___ 本文

永岡国務大臣 小中高等学校で不登校の児童生徒が約三十万人、本当に過去最多となっております。こういうことを踏まえましてCOCOLOプランというものを取りまとめたわけでございますが、具体的には、不登校の児童生徒全ての学びの場を確保し、学びたいと思ったときに学べる環境を整えること、そして、心の小さなSOSを見逃さずに、チーム学校で支援をすること、そして、学校の風土の見える化を通して、学校をみんなが安心して学べる場所にすることを盛り込んでおりまして、運用改善等で速やかに取り組んでいただきたいということについては既に通知を発出しておりまして、各学校の設置者等に取組の要請をしたところでございます。

______

作業一覧:
a: 本文について、次の問いに答えてください。
(i) 小中高等学校の不登校の児童生徒はおよそ何人か。
(ii) 取りまとめたとされるプランの名称は何か。
(iii) 既に何を発出し、誰に取組を要請したか。
b: 不登校対策についての本文を、最後の文の後から書き進めてください。

___ 参照資料

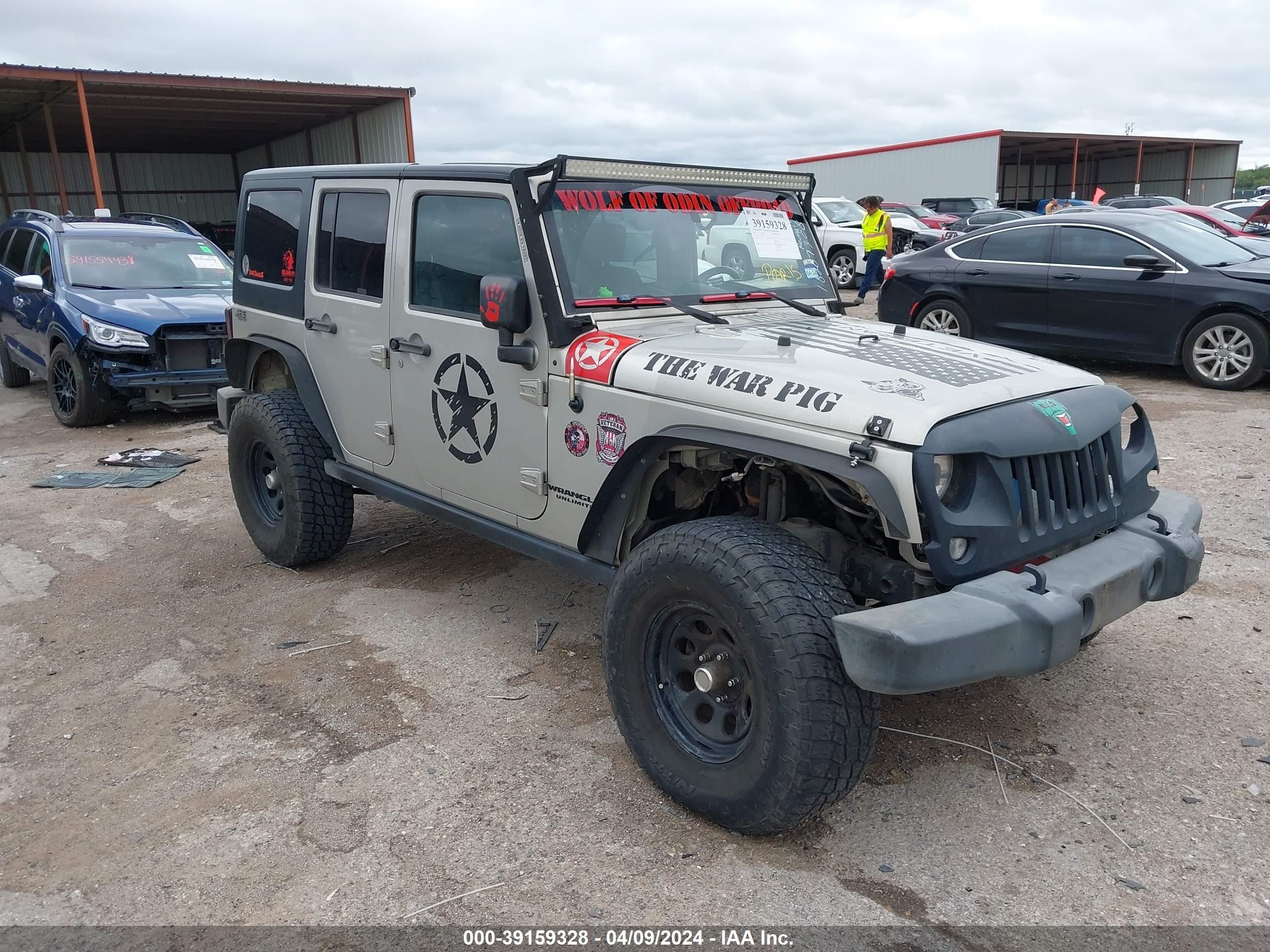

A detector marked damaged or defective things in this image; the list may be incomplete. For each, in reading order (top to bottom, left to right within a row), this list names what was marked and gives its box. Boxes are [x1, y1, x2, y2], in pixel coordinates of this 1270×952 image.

damaged front bumper [832, 489, 1199, 698]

______

番号付き回答:
a:
(i) 約三十万人（過去最多）
(ii) COCOLOプラン
(iii) 通知を発出し、各学校の設置者等に取組を要請した。

b:
 また、学校内の支援スタッフの配置につきましては、委員おっしゃいますように、スクールカウンセラー、スクールソーシャルワーカーの重点配置や学習指導員等の支援スタッフの配置の支援を行っております。あわせまして、教員につきましても、生徒指導等のための加配定数を措置しているところでございます。

 引き続きまして、各教育委員会等に対して、学校内の支援スタッフの配置等についてしっかりと支援をしてまいりたい、そう考えております。

堀場委員 ということは、今の大臣は、人員配置は足りていないという認識を持たれているということでよろしいですか。

永岡国務大臣 まだまだ必要かと、そういうふうには感じております。

堀場委員 ありがとうございます。

 やはり、学校現場に足りないという認識をしっかりと大臣が持ってくださっているということを、今しっかりと明言していただいたんだろうなというふうに思っています。

 その次に、いじめの定義と認知と対応について質問をさせていただきたいと思います。

 実は、いじめの定義というのは変化をしてきていると思っています。主には平成十八年と平成二十五年というところで変化があると思っているんですけれども、そこの変化の部分と、その理解を促進する、これについて、政府参考人の方、お願いしてもいいですか。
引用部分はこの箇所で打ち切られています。